Ben Tre is a province in the Mekong Delta, approximately 85 kilometres south of Ho Chi Minh City, Vietnam. With a prime location at the end of the Mekong River, Ben Tre is home to complex canal networks, coconut and fruit gardens and is a haven for ecotourism. The city is home to interesting museums, bird sanctuaries and a wealth of incredible food and architecture.
Begin a city discovery at Ben Tre Museum, a beautiful French colonial style building filled with artefacts, photographs and revolutionary history. The museum tells the story of the Vietnam War, Dong Khoi Revolution and the famous women’s army of the Viet Cong. It’s a fascinating insight into world-changing events. To the east of Ben Tre lies Vam Ho Bird Sanctuary, a magical place with wild forests and an abundance of birdlife. Over 80 species of bird reside here, including half a million storks which frequent the area from April to October. All visitors to Ben Tre should spend time drifting down the Mekong River in a boat, as it’s the ideal place to learn about the culture and history of the people, and explore ever-changing scenery from the water. Ben Tre is famous for its coconut candy. The region is rich with orchard fruits and coconuts, locals and tourists love it. Take a trip to one of the coconut candy factories, view the entire candy making process and enjoy a sample or two. Eating out in Ben Tre is an exciting experience, don’t forget to try local specialties of broken rice, pounded banana with coconut milk and Bot Xat bread soup made from rice flour, duck meat and fish sauce.

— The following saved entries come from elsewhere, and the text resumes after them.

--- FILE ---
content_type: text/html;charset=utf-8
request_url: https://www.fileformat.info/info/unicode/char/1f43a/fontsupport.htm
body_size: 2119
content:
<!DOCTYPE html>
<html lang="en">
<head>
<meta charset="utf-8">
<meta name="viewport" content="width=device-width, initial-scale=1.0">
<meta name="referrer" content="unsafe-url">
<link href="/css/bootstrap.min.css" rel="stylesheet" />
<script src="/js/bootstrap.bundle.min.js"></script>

Ben Tre can be reached from Ho Chi Minh City by bus, with the journey taking around 2 hours. Alternatively, there are several buses which operate in Ben Tre and around the Mekong River Delta. Ferry trips are available, although a bus or taxi ride will be needed to access the city centre. Live like a local and hire a bicycle, as they can be rented on the north bank of the river and is a great way to explore the orchards and palm-lined waterfront areas.
In the 17th century, Ben Tre was wild marshland prone to flooding, the fertile terrain made it easy to cultivate rice, fruit orchards and coconuts, which the region became famous for. Today, Ben Tre produces around 242 million nuts per year. During the Vietnam War, Ben Tre played a key part and was almost destroyed by allied forces. Ben Tre is a unique area set on the banks of the Mekong with an intriguing rich heritage every traveller should explore.